Бог его знает, на что Пампушка уповал (не на сожженную ли в степи кучу ладана), но пану обозному почему-то казалось, что все им задуманное свершится быстро и легко: и зарытые где-то там мирославские клады сразу отдадутся ему в руки, и полковником он станет (а было это тогда никак не меньше чина нынешнего маршала), и гетманом — без мешканья и проволочки, — и вот теперь, когда не сразу все получалось как надо, Пампушке хотелось хоть немножко поколебать уважение к слуге господнему, епископу Мельхиседеку, еще и потому хотелось, что он его просто боялся: ведь этот бывший запорожец становился порой буен и грозен, как ревущая весенняя вода.
И разговаривал епископ иной раз, как тютюном в глаза сыпал, — это когда правдой колол глаза.
Боялся Пампушка и пронизывающего взгляда этого козацкого полковника, что смолоду прославился на Запорожье, а потом в полках покойного гетмана, который и заставил его затем напялить черную рясу, зная силу церкви и радея, как муж державный, о том, чтоб отдать се в чистые и верные руки… В вызволительной борьбе украинского народа, надо сказать, не последней заботой искони была и чистота православной веры, чистота от католических влияний Рима, то есть от посягательств чужеземцев, которые всегда тайно и явно действовали через своих поверенных, что ходили и ходят из страны в страну в сутанах и без сутан.

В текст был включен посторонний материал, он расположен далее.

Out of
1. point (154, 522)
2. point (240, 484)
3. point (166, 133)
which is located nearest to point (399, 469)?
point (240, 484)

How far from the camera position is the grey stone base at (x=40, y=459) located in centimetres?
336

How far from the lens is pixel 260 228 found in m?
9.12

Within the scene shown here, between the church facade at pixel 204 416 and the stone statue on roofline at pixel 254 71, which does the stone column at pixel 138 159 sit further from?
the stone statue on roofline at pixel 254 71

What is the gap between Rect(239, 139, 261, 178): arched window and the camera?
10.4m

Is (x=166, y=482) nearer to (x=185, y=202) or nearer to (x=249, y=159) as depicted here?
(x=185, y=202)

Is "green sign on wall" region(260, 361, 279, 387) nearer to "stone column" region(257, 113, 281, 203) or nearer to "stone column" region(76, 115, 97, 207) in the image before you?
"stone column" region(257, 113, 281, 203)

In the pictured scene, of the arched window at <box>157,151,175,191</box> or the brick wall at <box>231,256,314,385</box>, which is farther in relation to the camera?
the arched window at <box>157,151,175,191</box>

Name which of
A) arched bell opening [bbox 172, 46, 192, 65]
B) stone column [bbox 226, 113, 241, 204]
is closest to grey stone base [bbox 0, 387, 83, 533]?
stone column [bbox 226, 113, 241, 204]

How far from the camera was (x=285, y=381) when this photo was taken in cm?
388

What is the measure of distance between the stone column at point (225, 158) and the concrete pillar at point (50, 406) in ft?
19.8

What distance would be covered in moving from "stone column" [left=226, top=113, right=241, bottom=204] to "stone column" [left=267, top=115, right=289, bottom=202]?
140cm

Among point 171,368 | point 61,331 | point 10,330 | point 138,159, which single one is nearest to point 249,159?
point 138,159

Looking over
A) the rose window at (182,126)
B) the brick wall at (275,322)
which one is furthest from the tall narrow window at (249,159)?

Съежившись под взглядом Мельхиседека (по той причине, что не забыл и своей недавней подлости, учиненной против Мамая), Пампушка хотел было сказать владыке что-то примирительное, но из-за окна вдруг прозвучал довольно громко низковатый женский голос:
— Ба́тько!
— Что тебе? — отозвался на этот зов гончар Саливон Глек и сердито обернулся к широкому среднему окну, где появилась наймичка Лукия, которая выросла в доме старого гончара и всегда звала его ба́тьком.
Это была статная и высокая, длинноносая и уже не первой молодости девушка — с тяжелой золотисто-русой косой на плече, с суровым взглядом серых очей и с такою в них тревогой, что старый Саливон, цехмистр гончарного цеха, аж привстал, обеспокоенный.
— Тато, подойдите-ка! — опять позвала девушка.
— Разве не видишь: тут — рада!
— Вот не люблю, когда болтают лишнее, — строго сказала девушка, и Глек поспешил к окну.
— Что сталось? — спросил гончар, подходя.
— Дверь украли, — громко сказала девушка.
— Какую дверь? — удивился гончар.
— Ту, что из хаты — в сени. Снята с петель! — И девушка вдруг рассердилась — Вот уж не люблю! Коли б вы тут не разговоры разговаривали, а дома дело делали, то и дверь была б цела, отец.
— Кому ж это понадобилась ваша дверь? — спросил обозный.
— И у вас дверь украли? — озабоченно обратился к Лукии отец Мельхиседек.
— А что?
— По всему городу крадут двери! С поличьем Козака Мамая…
— Странное дело, — буркнул Пампушка, пряча взгляд.
— Что-то такое и я слыхал, — сказал седой маслодел Вида. — За три дня в городе кем-то украдены десятки дверей.